Saya lalu merenung sembari mengunjungi akun lamanya. Sudah ada 422 tulisan dan 274 followers. Akun yang dibuat per 23 Februari 2022 itu juga sudah berpangkat "Penjelajah."
Saya rasa ini adalah sebuah keputusan yang tidak mudah. Entah, apa karena emosi sesaat atau dengan pertimbangan matang. Saya belum mendiskusikannya dengan Rian.

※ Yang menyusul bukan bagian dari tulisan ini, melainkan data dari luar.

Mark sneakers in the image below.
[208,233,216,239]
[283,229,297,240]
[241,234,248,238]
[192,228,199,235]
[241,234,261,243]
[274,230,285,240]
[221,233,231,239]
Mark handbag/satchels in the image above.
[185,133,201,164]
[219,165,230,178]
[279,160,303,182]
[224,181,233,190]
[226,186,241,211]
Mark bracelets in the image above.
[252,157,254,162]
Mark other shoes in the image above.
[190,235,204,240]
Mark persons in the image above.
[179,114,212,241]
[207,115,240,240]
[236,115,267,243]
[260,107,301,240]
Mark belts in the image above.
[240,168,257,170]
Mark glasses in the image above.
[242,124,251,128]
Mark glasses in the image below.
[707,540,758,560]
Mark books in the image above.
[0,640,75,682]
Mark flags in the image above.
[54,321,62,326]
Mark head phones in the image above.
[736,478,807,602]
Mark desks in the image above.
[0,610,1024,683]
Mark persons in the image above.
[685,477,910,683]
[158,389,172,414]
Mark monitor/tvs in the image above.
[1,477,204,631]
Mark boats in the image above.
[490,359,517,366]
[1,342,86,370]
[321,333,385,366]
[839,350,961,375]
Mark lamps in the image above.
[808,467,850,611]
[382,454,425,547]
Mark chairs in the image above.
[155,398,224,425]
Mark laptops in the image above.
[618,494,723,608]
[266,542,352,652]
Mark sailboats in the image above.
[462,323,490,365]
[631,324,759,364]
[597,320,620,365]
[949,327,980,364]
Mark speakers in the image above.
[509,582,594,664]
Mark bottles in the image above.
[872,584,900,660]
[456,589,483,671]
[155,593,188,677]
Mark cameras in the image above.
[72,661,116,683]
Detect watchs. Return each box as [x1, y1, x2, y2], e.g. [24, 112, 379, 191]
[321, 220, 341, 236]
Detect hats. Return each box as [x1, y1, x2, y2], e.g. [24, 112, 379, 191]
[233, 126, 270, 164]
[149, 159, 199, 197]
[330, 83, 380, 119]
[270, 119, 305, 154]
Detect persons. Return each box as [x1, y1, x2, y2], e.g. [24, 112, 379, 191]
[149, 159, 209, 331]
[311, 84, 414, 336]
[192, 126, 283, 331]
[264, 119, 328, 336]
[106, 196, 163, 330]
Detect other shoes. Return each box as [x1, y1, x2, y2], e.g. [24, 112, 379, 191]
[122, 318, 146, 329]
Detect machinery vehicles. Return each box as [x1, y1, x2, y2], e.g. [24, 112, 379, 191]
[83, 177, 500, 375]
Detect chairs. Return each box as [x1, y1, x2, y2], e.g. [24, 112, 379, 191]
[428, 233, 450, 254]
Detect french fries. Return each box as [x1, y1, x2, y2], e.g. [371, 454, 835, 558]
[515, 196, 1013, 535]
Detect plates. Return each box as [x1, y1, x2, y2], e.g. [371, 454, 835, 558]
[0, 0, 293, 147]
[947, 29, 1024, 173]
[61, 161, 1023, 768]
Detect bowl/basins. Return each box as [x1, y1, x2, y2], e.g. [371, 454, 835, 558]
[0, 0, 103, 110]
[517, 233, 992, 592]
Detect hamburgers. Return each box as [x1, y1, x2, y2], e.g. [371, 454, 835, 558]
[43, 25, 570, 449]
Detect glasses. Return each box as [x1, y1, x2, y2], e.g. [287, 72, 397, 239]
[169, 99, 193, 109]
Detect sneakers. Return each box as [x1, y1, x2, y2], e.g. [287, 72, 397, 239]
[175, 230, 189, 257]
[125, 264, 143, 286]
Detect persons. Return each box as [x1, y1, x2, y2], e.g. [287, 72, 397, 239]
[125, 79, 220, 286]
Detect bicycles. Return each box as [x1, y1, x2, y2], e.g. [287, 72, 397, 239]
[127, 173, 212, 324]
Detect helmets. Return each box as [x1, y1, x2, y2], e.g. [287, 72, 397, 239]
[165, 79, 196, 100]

Tapi, mungkin tidak perlu lagi...
Thus, tulisan ini pun kubuat. Saya juga memulai jejak di Kompasiana dengan "sampah." Tentu saja itu berasal dari sebuah proses. Kemampuan nge-blog di Kompasiana tidak didapatkan begitu saja. Harus berani melakoni sebelum mencapai tahap kedewasaan.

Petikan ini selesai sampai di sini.